What to do>
- a) Translate this sentence from the interview with Indira Jaising into Spanish: "Women judges do not constitute a lobby, in a positive sense of advocacy, within the judiciary."
- b) According to the interview with Indira Jaising, which court designated her as its first woman senior advocate?
- c) Reproduce everything in the interview with Indira Jaising from "Kapil Sibal made" down to "law is religion.".

Document text>
^^^^
Supreme Court lawyer Indira Jaising in conversation with Krishnadas Rajagopal – The Hindu–05.03.2018—–*****

From constitution of Benches to women’s rights cases, the formidable lawyer says the apex court can improve

Indira Jaising has many firsts to her credit. The first woman senior advocate to be designated by the Bombay High Court, the first Indian woman to be elected to the U.N. Committee on Elimination of Discrimination against Women, and the first woman to be appointed Additional Solicitor General of India. As one of the most senior lawyers practising in the Supreme Court, she has stayed true to her passion for human rights and Constitutional values. Jaising, who began her career in the labour courts, lends a formidable presence to the flood of gender justice cases reaching the Supreme Court: from the Sabarimala temple entry case to Hadiya’s fight to choose her faith to Goolrokh Gupta’s fight to retain her Parsi identity after marrying outside her religion. She calls herself one of “midnight’s children” and worries whether legal icons of today have failed to leave a worthy legacy for future generations of lawyers. Excerpts from an interview:

Last year and now this one have seen more and more women approach the Supreme Court to assert their rights. Yet the Supreme Court itself has only one woman judge. Is there a need for the court to look within itself?

For me the issue is not about more women in the court, but also how Benches are constituted. Now, we have a Constitution Bench sitting for the last six months and all these women-centric issues are pending before this five-judge Bench. My question is: why is the solitary woman judge (Justice R. Banumathi) not part of this Constitution Bench? Even if there are more women, what is the guarantee they will be assigned work of constitutional importance.
In the triple talaq case, when Chief Justice J.S. Khehar constituted a multi-faith Bench, why was it not multi-gender? There is a critical mass of women in the high courts who can be appointed to the Supreme Court. I have not seen any government pushing the judiciary in its recommendatory capacity to appoint more women judges. There is no White Paper on this subject, there is no policy document. There is a live, kicking and functioning patriarchy in this country that prevents women from breaking the glass ceiling.
Women judges do not constitute a lobby, in a positive sense of advocacy, within the judiciary. I think there should be an association of women judges who should meet, share their concerns, and raise them in judicial forums. Yes, there should be more women judges, but for what? For gender justice! We don’t want more women who don’t know the A,B,Cs of gender justice.

We have seen the Supreme Court hear several cases, especially Hadiya’s, on women’s right to choice. Has the court been floundering, giving short-term solutions in these cases?

Yes, the court has been floundering. The give-away came in the triple talaq judgment. It was a classical case when the SC could have confronted the issue of personal laws being unconstitutional and gender-unjust. They failed the test. Except perhaps Justice Rohinton Nariman (who gave the majority opinion) who said triple talaq violates Article 14. But even he did not mention gender justice. Why does inequality still define our personal laws?
Kapil Sibal made a statement in triple talaq hearings, ‘My Lord, the problem is not personal law but patriarchy’. So what is the home of patriarchy? The home of patriarchy is personal law, the home of personal law is religion.
^^^^
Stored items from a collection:
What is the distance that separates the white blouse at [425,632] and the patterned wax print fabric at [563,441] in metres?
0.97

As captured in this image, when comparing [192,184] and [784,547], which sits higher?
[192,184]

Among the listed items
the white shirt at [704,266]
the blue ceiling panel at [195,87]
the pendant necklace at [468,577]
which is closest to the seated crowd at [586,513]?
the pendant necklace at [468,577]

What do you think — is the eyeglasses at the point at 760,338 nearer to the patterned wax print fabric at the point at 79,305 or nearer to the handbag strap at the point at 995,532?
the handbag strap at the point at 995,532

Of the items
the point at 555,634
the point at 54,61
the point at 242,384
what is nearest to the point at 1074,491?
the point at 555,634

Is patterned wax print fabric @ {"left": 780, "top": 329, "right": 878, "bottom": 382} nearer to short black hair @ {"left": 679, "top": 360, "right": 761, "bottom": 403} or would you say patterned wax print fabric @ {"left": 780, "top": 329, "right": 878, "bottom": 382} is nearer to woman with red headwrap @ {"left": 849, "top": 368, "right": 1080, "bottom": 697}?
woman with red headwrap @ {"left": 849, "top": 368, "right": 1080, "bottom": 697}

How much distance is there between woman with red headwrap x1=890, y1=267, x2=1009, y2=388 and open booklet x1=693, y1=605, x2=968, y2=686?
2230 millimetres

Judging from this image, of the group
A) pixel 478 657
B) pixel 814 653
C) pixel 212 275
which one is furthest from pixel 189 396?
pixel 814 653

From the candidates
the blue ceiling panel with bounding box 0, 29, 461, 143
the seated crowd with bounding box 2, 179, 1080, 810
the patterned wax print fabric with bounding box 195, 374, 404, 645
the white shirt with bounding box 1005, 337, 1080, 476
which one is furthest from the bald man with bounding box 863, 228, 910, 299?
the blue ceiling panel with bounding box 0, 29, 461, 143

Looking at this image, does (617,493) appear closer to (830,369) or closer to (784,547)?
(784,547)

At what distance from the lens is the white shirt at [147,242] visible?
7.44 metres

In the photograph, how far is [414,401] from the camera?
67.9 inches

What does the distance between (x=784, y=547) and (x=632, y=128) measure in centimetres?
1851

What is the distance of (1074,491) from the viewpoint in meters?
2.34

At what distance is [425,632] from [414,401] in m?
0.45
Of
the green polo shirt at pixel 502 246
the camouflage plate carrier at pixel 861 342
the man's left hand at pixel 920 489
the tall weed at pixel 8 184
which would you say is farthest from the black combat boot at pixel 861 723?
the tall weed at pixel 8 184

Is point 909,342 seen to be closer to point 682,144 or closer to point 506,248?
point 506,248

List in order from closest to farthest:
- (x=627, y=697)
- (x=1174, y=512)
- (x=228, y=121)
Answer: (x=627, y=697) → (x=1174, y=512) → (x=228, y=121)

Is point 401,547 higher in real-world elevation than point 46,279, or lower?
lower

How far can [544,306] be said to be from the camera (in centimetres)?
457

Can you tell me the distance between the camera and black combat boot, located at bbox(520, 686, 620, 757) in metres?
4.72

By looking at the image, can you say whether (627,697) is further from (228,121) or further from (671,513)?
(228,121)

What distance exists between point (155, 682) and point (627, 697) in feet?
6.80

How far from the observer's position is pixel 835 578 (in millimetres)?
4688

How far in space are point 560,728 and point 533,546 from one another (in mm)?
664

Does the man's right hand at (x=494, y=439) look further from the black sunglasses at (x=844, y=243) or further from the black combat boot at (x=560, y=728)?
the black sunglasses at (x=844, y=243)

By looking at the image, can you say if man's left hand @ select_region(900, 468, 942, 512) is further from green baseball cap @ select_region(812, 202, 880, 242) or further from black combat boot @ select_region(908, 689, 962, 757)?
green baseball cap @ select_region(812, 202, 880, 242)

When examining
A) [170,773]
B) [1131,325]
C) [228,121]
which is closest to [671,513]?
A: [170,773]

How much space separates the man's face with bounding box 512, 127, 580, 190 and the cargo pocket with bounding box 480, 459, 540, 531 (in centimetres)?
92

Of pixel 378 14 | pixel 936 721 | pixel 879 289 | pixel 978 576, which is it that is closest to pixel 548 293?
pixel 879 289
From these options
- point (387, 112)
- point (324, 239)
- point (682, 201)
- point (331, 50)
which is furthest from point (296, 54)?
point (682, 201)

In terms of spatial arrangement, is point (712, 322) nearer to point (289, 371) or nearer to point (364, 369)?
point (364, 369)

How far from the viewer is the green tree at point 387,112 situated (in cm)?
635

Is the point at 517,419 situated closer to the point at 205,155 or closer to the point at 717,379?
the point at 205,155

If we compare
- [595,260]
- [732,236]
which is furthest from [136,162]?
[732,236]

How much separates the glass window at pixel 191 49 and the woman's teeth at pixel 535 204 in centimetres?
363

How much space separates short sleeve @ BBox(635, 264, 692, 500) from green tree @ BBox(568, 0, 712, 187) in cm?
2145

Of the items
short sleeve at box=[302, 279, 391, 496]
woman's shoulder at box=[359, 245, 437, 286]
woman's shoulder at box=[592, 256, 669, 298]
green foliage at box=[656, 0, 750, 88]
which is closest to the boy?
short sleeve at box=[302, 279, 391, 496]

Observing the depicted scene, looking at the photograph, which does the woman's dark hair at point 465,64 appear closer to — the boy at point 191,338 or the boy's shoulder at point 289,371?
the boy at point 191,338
^^^^
Answers for the exercise>
- a) Las juezas no constituyen un grupo de presión, en el sentido positivo de la defensa de intereses, dentro del poder judicial.

- b) The Bombay High Court.

- c)
Kapil Sibal made a statement in triple talaq hearings, ‘My Lord, the problem is not personal law but patriarchy’. So what is the home of patriarchy? The home of patriarchy is personal law, the home of personal law is religion.